The following code fragment shows an example:
<di:bean name="openNewFileDialogCommand" beanClass="net.sf.jguiraffe.gui.app.OpenWindowCommand"> <di:constructor> <di:param> <di:bean beanClass="net.sf.jguiraffe.locators.ClassPathLocator"> <di:factory> <di:methodInvocation method="getInstance" targetClass="net.sf.jguiraffe.locators.ClassPathLocator"> <di:param value="newfile.jelly"/> </di:methodInvocation> </di:factory> </di:bean> </di:param> </di:constructor> </di:bean>
OpenWindowCommand
implements the Command
interface
in a way that it executes the builder script defined by the
Locator
object passed to the constructor.
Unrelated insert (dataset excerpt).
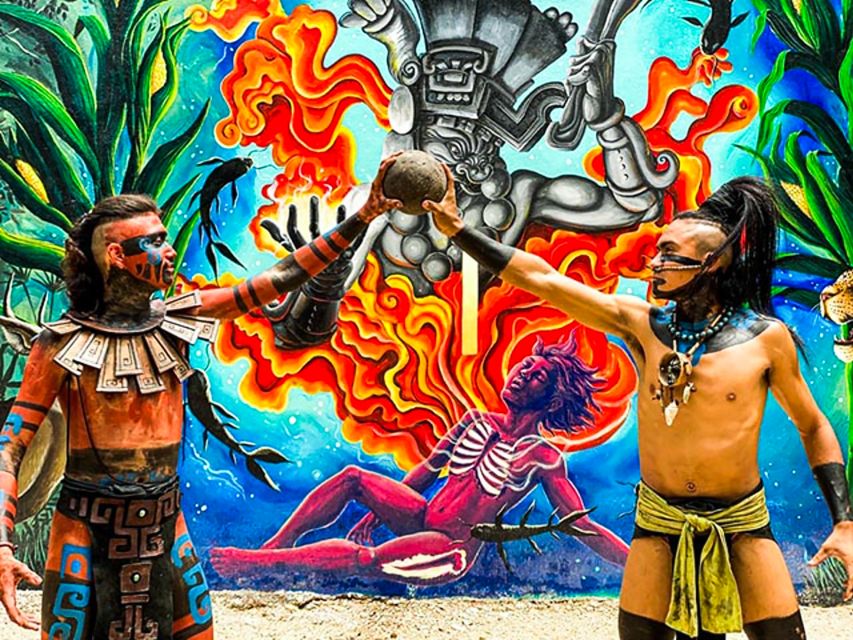 Cancun: Chichen Itza, Cenote & Valladolid Tour With Lunch - Inclusions in the Tour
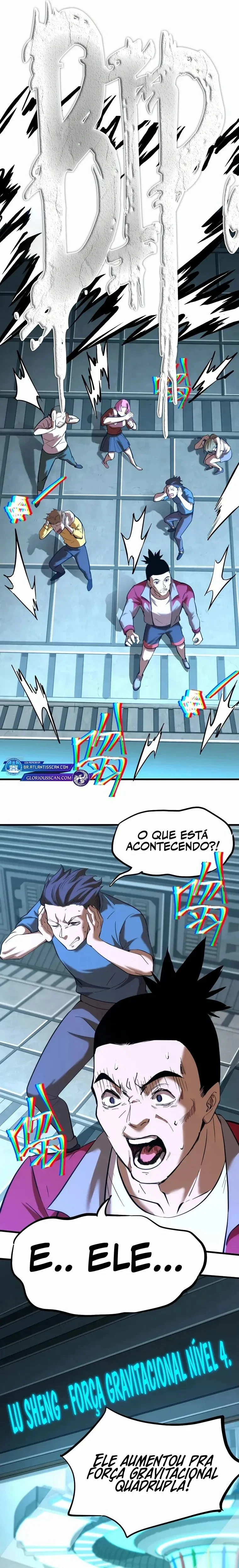 Read Logando 10 Mil Anos no Futuro pt Manga Online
After the script has been evaluated
the window it defines is opened. The bean definition in the example fragment
declares an instance of OpenWindowCommand
and also defines the
Locator
object to be passed to the constructor - a
ClassPathLocator
in this case. The major part of the bean
definition deals with the creation of the ClassPathLocator
object. This is because instances of this class are created using a static
factory method which complicates the definition. Fortunately, there is a
simpler way to write this declaration because the dependency injection
framework provides a specialized
data type converter for Locator
objects:
LocatorConverter
. The Javadocs of this class describe the syntax
understood by this converter. Using this mechanism the declaration of the
command can be abbreviated as follows:
<di:bean name="openNewFileDialogCommand" beanClass="net.sf.jguiraffe.gui.app.OpenWindowCommand"> <di:constructor> <di:param value="classpath:newfile.jelly"/> </di:constructor> </di:bean>
This is much easier, isn't it? Now this command bean can be assigned a
CommandActionTask
bean, and then it is directly available to an
action:
<di:bean name="openNewFileDialogTask" beanClass="net.sf.jguiraffe.gui.app.CommandActionTask"> <di:setProperty property="commandBeanName" value="openNewFileDialogCommand"/> <di:setProperty property="enablerSpecification" value="action:fileNewAction"/> </di:bean>
Because the builder script newfile.jelly is read the dialog window
created by the command is proably about creating a new file. So the
corresponding task can be referenced by the fileNewAction. Note
that this action also appears in the enablerSpecification
property of the task bean. So while the builder script is processed, the
user cannot trigger the action again to open multiple copies of the dialog.
When the dialog is open it is modal, so actions in the parent window are
not available per se.
These examples show that actions for opening dialog windows that are defined
by builder scripts can be completely defined in a declarative way. No
programming is required unless there are special requirements related to the
initialization of the builder. For instance, if some application-specific
properties have to be passed to the builder script, a custom class has to
be created. This class can be derived from
OpenWindowCommand
; it can override the
prepareBuilderData()
method to perform additional
initialization before the builder is invoked.